Apa Yang Menarik dari Dimsum Terakhir-nya Clara Ng...?



Nama Clara Ng sebenarnya sudah sangat terkenal di jagat perbukuan Indonesia. Namun Sumba adalah tempat segala anonim bermukim. Jadi jangan heran bila semua jari di tubuh kita tidak habis dipakai untuk menghitung jumlah orang Sumba yang mengenal namanya.

Perempuan Cina berusia  40 tahun ini sudah menelurkan karya yang lumayan banyak. Ia dengan senang menulis cerita fiksi untuk menghibur anak-nak dan dewasa. Konon ia beranggapan menulis adalah cara yang brilian untuk mencegah dirinya agar tidak gila.

Saya pertama kali mengenal namanya dari jejaring sosial twitter. Petualangan saya di dunia twitter yang terkenal penuh intrik itu akhirnya membawa saya kepada nama Clara Ng. Saya langsung tertarik begitu membaca namanya. Kemudian saya menemukan cerpennya di situs Cerpen Koran Minggu dan saya langsung menyukainya. Namun tentu saja saya tidak begitu saja dengan mudah menemukan buku-buku novelnya di Sumba sini. Dan....
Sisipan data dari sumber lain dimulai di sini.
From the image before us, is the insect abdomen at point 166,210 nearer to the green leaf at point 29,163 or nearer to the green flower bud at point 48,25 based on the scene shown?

Suatu hari saya iseng ngetwit, bertanya buku-buku apa yang bagus untuk dikoleksi. Banyak mention muncul. Salah satunya merekomendasikan buku Dimsum Terakhir karya Clara Ng. Woallaaaa.... Saya pun berusaha menelusuri kemungkinan saya untuk memiliki buku tersebut dengan berbagai cara. Termasuk berburu ke Gramed Kupang ketika kebetulan saya dinas luar di Kota Karang itu. Nihil. Buku Clara Ng sedang kosong di situ. Sampai akhirnya, berkat kebaikan hati seorang murid sekaligus teman saya, Naima (tulisan tentang ini ada DISINI), saya mendapatkan Dimsum Terakhir yang langsung saya lahap dalam waktu kurang dari dua puluh empat jam.

Bukan karena saya seorang pembaca yang bagus. Saya malah sebenarnya seorang Slow Reader. Justru karena buku Dimsum Terakhir itu begitu memikat saya, sehingga saya tidak bisa berhenti membaca sejak halaman awal hingga tamat. Kalaupun saya harus berhenti, otak saya terus memikirkan bagaimana kelanjutan kisahnya. Dan ini membuat saya terkagum-kagum akan kelihaian Clara Ng meramu bahasa sehingga tercipta kisah yang runut, dramatik, detil tapi sekaligus membuai pembaca untuk tidak berhenti membaca sebelum sampai halaman akhir.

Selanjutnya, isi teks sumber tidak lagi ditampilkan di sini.